Акт 16
Всё продолжалось, и шло, как вода, как ветер, как семя, которое не выбирает, где упасть. Шли сезоны, не считались – просто текли. Я не знал их по названиям, не отмечал по числам, но чувствовал по дыханию мира, что зима стала мягче, весна сдержаннее, лето длиннее, осень будто чуть грустнее. И всё это не было ни ритмом, ни повторением, а скорее дыханием, у которого не было цели – только движение.
Я стал частью земли у ручья, покрылся мхом, но не исчез. Пауки сплели вокруг меня хрупкие дуги, пыль легла тонким слоем. Иногда мимо ползли улитки, а однажды подо мной поселилась ящерица – и ушла, когда её кожа стала темнее. Я чувствовал, как всё вокруг медленно уходит внутрь, как лес становится тише, как звери избегают троп, как вода начинает говорить реже, но глубже.
И всё же – ничто не повторялось, каждое утро было другим, даже если оно пахло тем же ветром, даже если тень от дерева ложилась туда же, где всегда.
Однажды, в день, который был ничем не отличен от других – и именно потому отличался – я услышал шаги. Они не были тяжёлыми, неуверенными или осторожными – они были живыми, быстрыми, разными. Иногда два вместе, иногда три, потом пауза, потом ещё, по траве, по камешкам, по гравию, по воде.
И вот – голос, высокий, звонкий, открытый, как птица, которая ещё не знает, что нужно бояться. Я почувствовал, как рядом присели, руки – не тяжёлые, не мозолистые, а тёплые, влажные, в них был запах сладкого и песка. Они коснулись не меня, а других – круглее, ярче. Блестящее в воде всегда притягивает первым, а потом – я.

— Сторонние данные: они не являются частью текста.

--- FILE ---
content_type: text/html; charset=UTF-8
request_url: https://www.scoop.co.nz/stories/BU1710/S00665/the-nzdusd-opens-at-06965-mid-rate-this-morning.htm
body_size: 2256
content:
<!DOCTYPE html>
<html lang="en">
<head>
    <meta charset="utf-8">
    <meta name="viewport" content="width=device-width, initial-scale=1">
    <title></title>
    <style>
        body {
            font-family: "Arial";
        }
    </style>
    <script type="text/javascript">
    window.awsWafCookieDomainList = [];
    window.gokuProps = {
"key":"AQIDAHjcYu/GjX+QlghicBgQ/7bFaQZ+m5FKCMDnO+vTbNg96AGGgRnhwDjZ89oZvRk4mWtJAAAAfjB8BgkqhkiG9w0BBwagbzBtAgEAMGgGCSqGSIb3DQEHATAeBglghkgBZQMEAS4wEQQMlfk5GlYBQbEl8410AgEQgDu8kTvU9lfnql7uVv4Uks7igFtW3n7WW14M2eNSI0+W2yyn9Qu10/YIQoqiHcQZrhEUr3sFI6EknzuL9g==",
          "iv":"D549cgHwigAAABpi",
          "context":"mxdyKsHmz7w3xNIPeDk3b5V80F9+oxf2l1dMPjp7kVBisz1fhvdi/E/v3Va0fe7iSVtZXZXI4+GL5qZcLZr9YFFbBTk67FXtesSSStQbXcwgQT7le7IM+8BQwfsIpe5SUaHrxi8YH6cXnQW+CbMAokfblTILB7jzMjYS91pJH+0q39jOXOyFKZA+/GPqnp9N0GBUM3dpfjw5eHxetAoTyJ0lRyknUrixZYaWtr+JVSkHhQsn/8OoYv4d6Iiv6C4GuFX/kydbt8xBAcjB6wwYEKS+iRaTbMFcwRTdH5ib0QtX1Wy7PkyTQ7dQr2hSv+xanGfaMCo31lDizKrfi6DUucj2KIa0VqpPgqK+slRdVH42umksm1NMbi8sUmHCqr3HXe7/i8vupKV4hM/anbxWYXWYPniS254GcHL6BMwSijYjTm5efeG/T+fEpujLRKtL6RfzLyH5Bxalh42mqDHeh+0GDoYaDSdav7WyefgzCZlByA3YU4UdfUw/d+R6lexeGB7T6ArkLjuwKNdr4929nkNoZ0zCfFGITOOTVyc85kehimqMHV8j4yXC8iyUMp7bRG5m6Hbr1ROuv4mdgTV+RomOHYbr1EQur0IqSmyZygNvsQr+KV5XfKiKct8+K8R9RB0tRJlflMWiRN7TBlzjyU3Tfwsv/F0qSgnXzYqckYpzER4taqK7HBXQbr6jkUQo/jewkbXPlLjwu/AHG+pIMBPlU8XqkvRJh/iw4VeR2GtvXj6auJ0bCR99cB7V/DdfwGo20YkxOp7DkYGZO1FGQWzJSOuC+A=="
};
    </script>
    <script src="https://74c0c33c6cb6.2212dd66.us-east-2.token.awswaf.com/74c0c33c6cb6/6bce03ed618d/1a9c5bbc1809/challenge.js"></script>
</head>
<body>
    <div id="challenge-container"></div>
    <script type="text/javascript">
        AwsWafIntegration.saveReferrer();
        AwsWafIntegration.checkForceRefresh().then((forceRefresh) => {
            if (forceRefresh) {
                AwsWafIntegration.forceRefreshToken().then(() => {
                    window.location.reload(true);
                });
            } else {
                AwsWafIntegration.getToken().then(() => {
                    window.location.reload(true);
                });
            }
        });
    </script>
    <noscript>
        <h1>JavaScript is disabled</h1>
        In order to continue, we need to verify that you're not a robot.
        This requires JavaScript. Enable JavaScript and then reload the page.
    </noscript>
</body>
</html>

Сначала только прикосновение, потом – лёгкое поднятие, и вот я – в воздухе, впервые за время, которое я не считал. Это не было полётом, скорее – выдыханием. Я вышел из воды, из мха, из ила, оказался выше, и увидел отражение в глазах. Он смотрел на меня, мальчик – ещё очень молодой, но уже глубокий. Его пальцы провели по моей поверхности, задержались в трещинке, оттерли пыль, и он почему‑то улыбнулся.
Я не знал, почему, но это не требовало объяснений, я просто чувствовал – он что‑то увидел. Не «красивое», не «нужное», а «своё». Он положил меня в сумку, и наступила темнота – другая, сухая, но в ней было движение. Я чувствовал, как он идёт, как подпрыгивает, как поёт что‑то невнятное, словами, в которых нет смысла для камня, но есть смысл для пространства.

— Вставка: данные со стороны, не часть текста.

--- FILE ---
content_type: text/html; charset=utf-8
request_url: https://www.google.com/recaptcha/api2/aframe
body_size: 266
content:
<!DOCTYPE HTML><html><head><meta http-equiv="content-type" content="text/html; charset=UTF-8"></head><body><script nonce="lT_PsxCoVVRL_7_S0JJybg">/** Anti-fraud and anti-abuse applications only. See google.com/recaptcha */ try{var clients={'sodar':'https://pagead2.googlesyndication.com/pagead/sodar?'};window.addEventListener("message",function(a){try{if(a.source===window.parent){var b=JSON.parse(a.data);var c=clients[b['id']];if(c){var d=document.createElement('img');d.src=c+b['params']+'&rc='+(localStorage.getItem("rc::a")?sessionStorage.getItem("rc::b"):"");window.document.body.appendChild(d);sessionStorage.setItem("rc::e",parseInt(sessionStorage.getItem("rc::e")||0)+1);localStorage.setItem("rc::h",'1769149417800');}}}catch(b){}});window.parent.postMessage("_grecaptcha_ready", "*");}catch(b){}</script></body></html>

И вот я ушёл, не по своей воле, но без сопротивления. Не потерял дом, а приобрёл путь. Ручей остался позади, мох, улитки, листья – всё, что было моей внешней тишиной, теперь сменилось запахом кожи, хлопка, конфет, и голосом, который звучал ближе, чем всё, что я слышал прежде.
Я не понимал слов, но я чувствовал, как они вибрируют, как меняется их ритм, как в них живёт нечто большее, чем речь.
Иногда он показывал меня другому человеку, тот – старше, с голосом ниже, с ладонью шире. Иногда смеялся, иногда качал головой, но мальчик меня не отдавал. Иногда клал меня у изголовья, иногда на окно, иногда под подушку.
Я становился частью быта, но не терял себя.
Я просто был, и этого было достаточно.